L’effetto è qualcosa che sta tra la consapevolezza che il mondo è pieno di cose brutte, il ricordarsi che gli eventi negativi sono notizie e quelli positivi non lo sono quasi mai e il constatare quanto sia difficile trovare momenti di gioia condivisi per tutta la nazione, e non fonte di soddisfazione per una parte e rabbia per un’altra.
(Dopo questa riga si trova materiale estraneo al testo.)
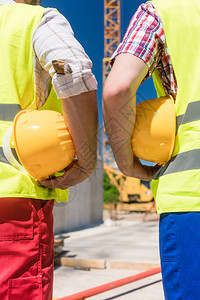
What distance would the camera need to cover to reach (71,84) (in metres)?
1.01

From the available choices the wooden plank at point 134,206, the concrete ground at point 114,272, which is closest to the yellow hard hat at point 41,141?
the concrete ground at point 114,272

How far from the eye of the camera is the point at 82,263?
526 cm

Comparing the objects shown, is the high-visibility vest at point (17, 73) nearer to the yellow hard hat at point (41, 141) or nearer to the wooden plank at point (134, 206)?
the yellow hard hat at point (41, 141)

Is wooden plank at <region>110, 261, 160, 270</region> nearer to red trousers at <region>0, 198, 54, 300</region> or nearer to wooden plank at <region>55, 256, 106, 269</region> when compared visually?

Niente di nuovo o di originale, ma trovarselo di fronte appena svegli fa sempre un certo effetto.

maia
senza contare che a volte il risultato finale è surreale.
come l’altra mattina, quando in uscita da uno spezzone commemorativo pieno di lutti, la radiocronista con voce pimpante ha fatto gioiosamente gli auguri alla radio.